Department of Genitourinary Medical Oncology, University of Texas MD Anderson Cancer Center, Houston, Texas.
Department of Pathology, Brigham and Women's Hospital, Harvard Medical School, Boston, Massachusetts.
Clin Cancer Res. 2021 Jan 1;27(1):78-86. doi: 10.1158/1078-0432.CCR-20-2063. Epub 2020 Sep 1.
Patients with advanced renal cell carcinoma with sarcomatoid features (sRCC) have poor prognoses and suboptimal outcomes with targeted therapy. This analysis of the phase III CheckMate 214 trial analyzed the efficacy of nivolumab plus ipilimumab (NIVO+IPI) versus sunitinib in patients with sRCC.
Patients with sRCC were identified via independent central pathology review of archival tumor tissue or histologic classification per local pathology report. Patients were randomized 1:1 to receive nivolumab (3 mg/kg) plus ipilimumab (1 mg/kg) every 3 weeks (four doses) then nivolumab 3 mg/kg every 2 weeks, or sunitinib 50 mg orally every day (4 weeks; 6-week cycles). Outcomes in patients with sRCC were not prespecified. Endpoints in patients with sRCC and International Metastatic Renal Cell Carcinoma Database Consortium intermediate/poor-risk disease included overall survival (OS), progression-free survival (PFS) per independent radiology review, and objective response rate (ORR) per RECIST v1.1. Safety outcomes used descriptive statistics.

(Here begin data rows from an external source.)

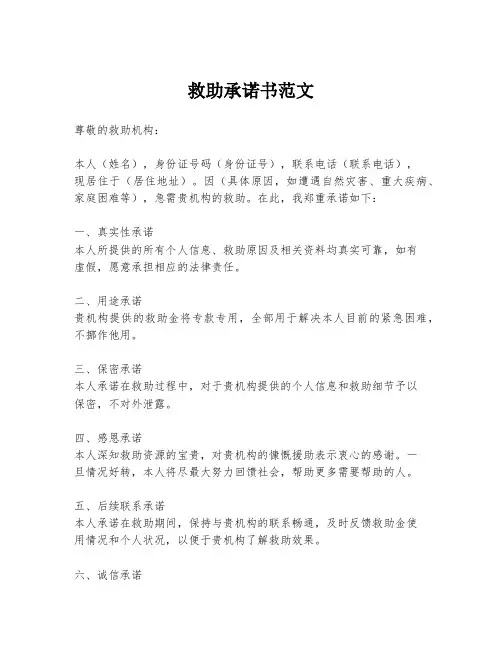 救助承诺书范文

尊敬的救助机构：

本人（姓名），身份证号码（身份证号），联系电话（联系电话），现居住于（居住地址）。因（具体原因，如遭遇自然灾害、重大疾病、家庭困难等），急需贵机构的救助。在此，我郑重承诺如下：

一、真实性承诺
本人所提供的所有个人信息、救助原因及相关资料均真实可靠，如有虚假，愿意承担相应的法律责任。

二、用途承诺
贵机构提供的救助金将专款专用，全部用于解决本人目前的紧急困难，不挪作他用。

三、保密承诺
本人承诺在救助过程中，对于贵机构提供的个人信息和救助细节予以保密，不对外泄露。

四、感恩承诺
本人深知救助资源的宝贵，对贵机构的慷慨援助表示衷心的感谢。一旦情况好转，本人将尽最大努力回馈社会，帮助更多需要帮助的人。

五、后续联系承诺
本人承诺在救助期间，保持与贵机构的联系畅通，及时反馈救助金使用情况和个人状况，以便于贵机构了解救助效果。

六、诚信承诺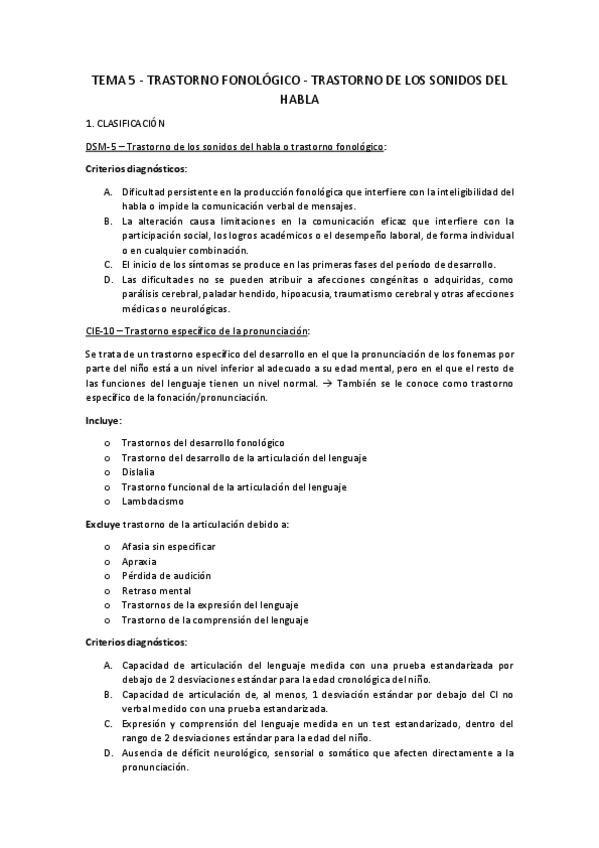 TEMA 5 - TRASTORNO FONOLÓGICO - TRASTORNO DE LOS SONIDOS DEL HABLA

1. CLASIFICACIÓN

DSM-5 – Trastorno de los sonidos del habla o trastorno fonológico:

Criterios diagnósticos:

A. Dificultad persistente en la producción fonológica que interfiere con la inteligibilidad del habla o impide la comunicación verbal de mensajes.
B. La alteración causa limitaciones en la comunicación eficaz que interfiere con la participación social, los logros académicos o el desempeño laboral, de forma individual o en cualquier combinación.
C. El inicio de los síntomas se produce en las primeras fases del período de desarrollo.
D. Las dificultades no se pueden atribuir a afecciones congénitas o adquiridas, como parálisis cerebral, paladar hendido, hipoacusia, traumatismo cerebral y otras afecciones médicas o neurológicas.

CIE-10 – Trastorno específico de la pronunciación:

Se trata de un trastorno específico del desarrollo en el que la pronunciación de los fonemas por parte del niño está a un nivel inferior al adecuado a su edad mental, pero en el que el resto de las funciones del lenguaje tienen un nivel normal. → También se le conoce como trastorno específico de la fonación/pronunciación.

Incluye:

o Trastornos del desarrollo fonológico
o Trastorno del desarrollo de la articulación del lenguaje
o Dislalia
o Trastorno funcional de la articulación del lenguaje
o Lambdacismo

Excluye trastorno de la articulación debido a:

o Afasia sin especificar
o Apraxia
o Pérdida de audición
o Retraso mental
o Trastornos de la expresión del lenguaje
o Trastorno de la comprensión del lenguaje

Criterios diagnósticos:

A. Capacidad de articulación del lenguaje medida con una prueba estandarizada por debajo de 2 desviaciones estándar para la edad cronológica del niño.
B. Capacidad de articulación de, al menos, 1 desviación estándar por debajo del CI no verbal medido con una prueba estandarizada.
C. Expresión y comprensión del lenguaje medida en un test estandarizado, dentro del rango de 2 desviaciones estándar para la edad del niño.
D. Ausencia de déficit neurológico, sensorial o somático que afecten directamente a la pronunciación.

Of 1,096 randomized patients in CheckMate 214, 139 patients with sRCC and intermediate/poor-risk disease and six with favorable-risk disease were identified. With 42 months' minimum follow-up in patients with sRCC and intermediate/poor-risk disease, median OS [95% confidence interval (CI)] favored NIVO+IPI [not reached (NR) (25.2-not estimable [NE]); = 74] versus sunitinib [14.2 months (9.3-22.9); = 65; HR, 0.45 (95% CI, 0.3-0.7; = 0.0004)]; PFS benefits with NIVO+IPI were similarly observed [median 26.5 vs. 5.1 months; HR, 0.54 (95% CI, 0.33-0.86; = 0.0093)]. Confirmed ORR was 60.8% with NIVO+IPI versus 23.1% with sunitinib, with complete response rates of 18.9% versus 3.1%, respectively. No new safety signals emerged.

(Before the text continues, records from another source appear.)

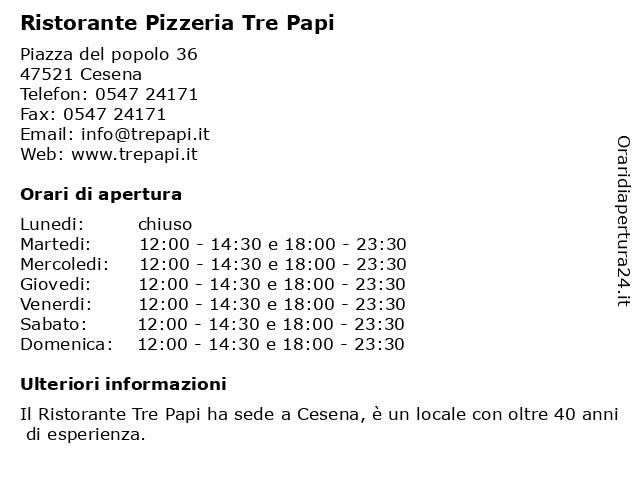 Ristorante Pizzeria Tre Papi

Piazza del popolo 36
47521 Cesena
Telefon: 0547 24171
Fax: 0547 24171
Email: info@trepapi.it
Web: www.trepapi.it

Orari di apertura

| | |
|---|---|
| Lunedi: | chiuso |
| Martedi: | 12:00 - 14:30 e 18:00 - 23:30 |
| Mercoledi: | 12:00 - 14:30 e 18:00 - 23:30 |
| Giovedi: | 12:00 - 14:30 e 18:00 - 23:30 |
| Venerdi: | 12:00 - 14:30 e 18:00 - 23:30 |
| Sabato: | 12:00 - 14:30 e 18:00 - 23:30 |
| Domenica: | 12:00 - 14:30 e 18:00 - 23:30 |

Ulteriori informazioni

Il Ristorante Tre Papi ha sede a Cesena, è un locale con oltre 40 anni di esperienza.

Oraridiapertura24.it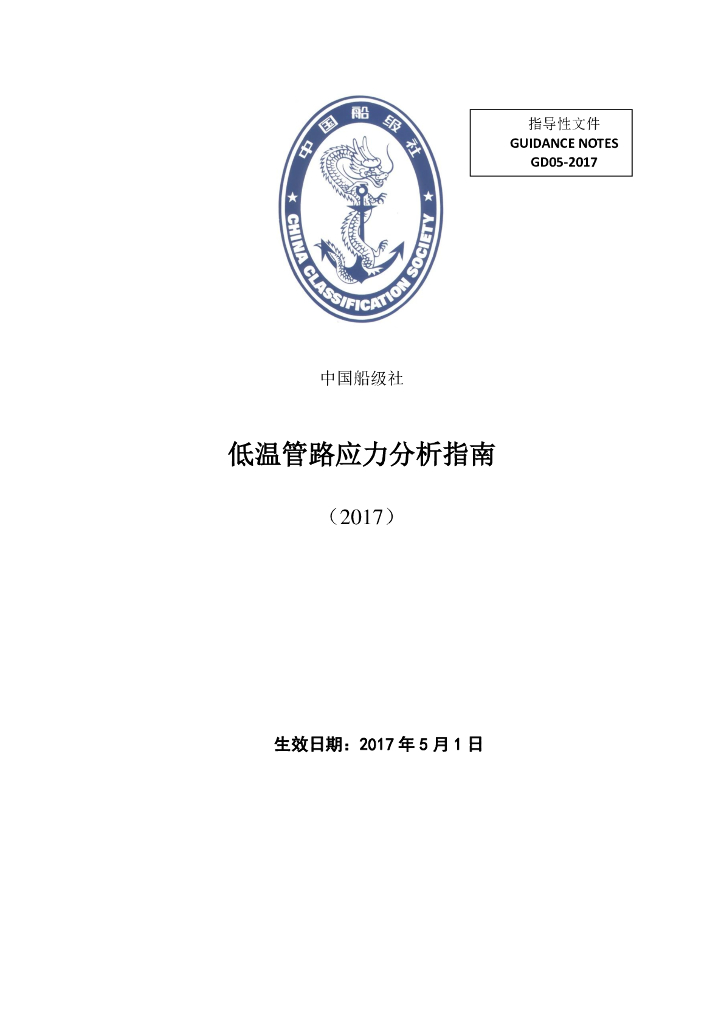 指导性文件
GUIDANCE NOTES
GD05-2017

中国船级社
CHINA CLASSIFICATION SOCIETY

中国船级社

低温管路应力分析指南

（2017）

生效日期：2017 年 5 月 1 日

NIVO+IPI showed unprecedented long-term survival, response, and complete response benefits versus sunitinib in previously untreated patients with sRCC and intermediate/poor-risk disease, supporting the use of first-line NIVO+IPI for this population..
具有肉瘤样特征的晚期肾细胞癌(sRCC)患者采用靶向治疗预后较差,结局不佳。这项 III 期 CheckMate 214 试验分析了纳武利尤单抗联合伊匹单抗(NIVO+IPI)与舒尼替尼治疗 sRCC 患者的疗效。
通过对存档肿瘤组织进行独立中心病理复查或根据当地病理报告进行组织学分类,鉴定 sRCC 患者。患者按 1:1 比例随机分配,接受纳武利尤单抗(3 mg/kg)联合伊匹单抗(1 mg/kg)每 3 周(4 个剂量),然后每 2 周接受纳武利尤单抗 3 mg/kg,或舒尼替尼 50 mg 每日口服(4 周;6 周周期)。sRCC 患者的结局未预先设定。sRCC 患者和国际转移性肾细胞癌数据库联盟中中/高危疾病患者的结局包括总生存期(OS)、独立影像学评估的无进展生存期(PFS)和按 RECIST v1.1 评估的客观缓解率(ORR)。安全性结局采用描述性统计方法。
在 CheckMate 214 中随机分配的 1096 例患者中,鉴定出 139 例 sRCC 患者伴中/高危疾病和 6 例伴低危疾病。在 sRCC 和中/高危疾病患者中,中位随访时间至少为 42 个月,OS (95%CI)倾向于 NIVO+IPI [未达到(NR)(25.2-无法评估[NE]); = 74],而非舒尼替尼 [14.2 个月(9.3-22.9); = 65;HR,0.45(95%CI,0.3-0.7; = 0.0004)];NIVO+IPI 也观察到 PFS 获益 [中位 26.5 与 5.1 个月;HR,0.54(95%CI,0.33-0.86; = 0.0093)]。NIVO+IPI 的确认 ORR 为 60.8%,而舒尼替尼为 23.1%,完全缓解率分别为 18.9%和 3.1%。未出现新的安全性信号。
在未接受治疗的 sRCC 伴中/高危疾病患者中,与舒尼替尼相比,NIVO+IPI 显示出前所未有的长期生存、应答和完全缓解获益,支持将一线治疗方案用于该人群。